Additionally, the February 3, 2019 affidavit fails to comply with any method of service of papers permitted under CPLR 2103 [c]. That provision states that "mailing" means "the deposit of a paper enclosed in a. first class postpaid wrapper[.]" Here, Plaintiff sent the motion papers via Priority Mail Express International. (See SeaCube Containers LLC v Compass Containers & Shipping Services Ltda., 427 F.Supp. 3d 497, 500 [SD NY 2019].)
2. Proof
While a defendant in default is deemed to have admitted all traversable allegations in the complaint (see Woodson v Mendon Leasing Corp., 100 N.Y.2d 62, 70 [2003]; Browny Rosedale Nurseries, Inc., 259 A.D.2d 256 [1st Dept 1999]), "CPLR § 3215 does not contemplate that default judgments are to be rubberstamped once jurisdiction and a failure to appear has been shown. Some proof of liability is also required to satisfy the court as to the prima facie validity of the uncontested cause of action." (Feffer v Malpeso, 210 A.D.2d 60, 60 [1st Dept 1994].) As such, a movant must submit an affidavit of the facts that does more than just make conclusory allegations (Peacock v Kalikow, 239 A.D.2d 188, 190 [1st Dept 1997]), it must state sufficient factual allegations to enable the Court to determine that a viable cause of action exists (Woodson, supra at 70-72).(Hall v Holland Contracting Corp., 2011 WL 11061091, at *1 [Sup Ct, Bronx County 2011].) "Proof that the plaintiff has submitted 'enough facts to enable [the] court to determine that a viable' cause of action exists may be established by an affidavit of a party or someone with knowledge, authenticated documentary proof, or by complaint verified by the plaintiff that sufficiently details the facts and the basis for the defendant's liability." (Perney v Medical One New York, P. C., 2020 WL 4604812, at *4 [Sup Ct, NY County 2020] [internal citations omitted].)

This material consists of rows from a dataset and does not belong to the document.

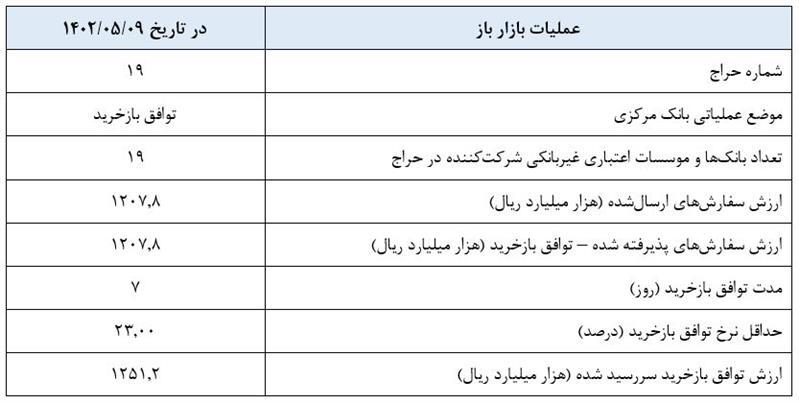 | عملیات بازار باز | در تاریخ ۱۴۰۲/۰۵/۰۹ |
|---|---|
| شماره حراج | ۱۹ |
| موضع عملیاتی بانک مرکزی | توافق بازخرید |
| تعداد بانک‌ها و موسسات اعتباری غیربانکی شرکت‌کننده در حراج | ۱۹ |
| ارزش سفارش‌های ارسال‌شده (هزار میلیارد ریال) | ۱۲۰۷,۸ |
| ارزش سفارش‌های پذیرفته شده – توافق بازخرید (هزار میلیارد ریال) | ۱۲۰۷,۸ |
| مدت توافق بازخرید (روز) | ۷ |
| حداقل نرخ توافق بازخرید (درصد) | ۲۳,۰۰ |
| ارزش توافق بازخرید سررسید شده (هزار میلیارد ریال) | ۱۲۵۱,۲ |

Plaintiff fails to state sufficient factual allegations to enable the court to determine whether a viable cause of action exists. Plaintiffs claim that it is entitled to the reimbursement of $126,548.10, the remaining collateral submitted in connection with a performance bond, is premised upon an undated, unsigned document which reads in its entirety as follows:
To whom it may concern.
Our Company industrial Equipment Maintenance of SONELGAZ group, placed an order with Turbo Dynamics Corporation in 2010 covering the hot section parts for the Mitsubishi power plants. TDC has completed this order in a timely manner to our best satisfaction with high quality of service.(NYSCEF Doc No. 98.)
Plaintiff has failed to provide "[s]ome proof of liability" to satisfy the court as to the prima facie validity of the uncontested cause of action." (Feffer v Malpeso, 210 A.D.2d 60, 60 [1st Dept 1994], ) and is therefore, not entitled to the relief it seeks. Plaintiffs moving papers fail to allege any other basis for relief. As such, it is hereby
ORDERED that Plaintiffs motion sequence 005 for default judgment against Defendant MEI is denied.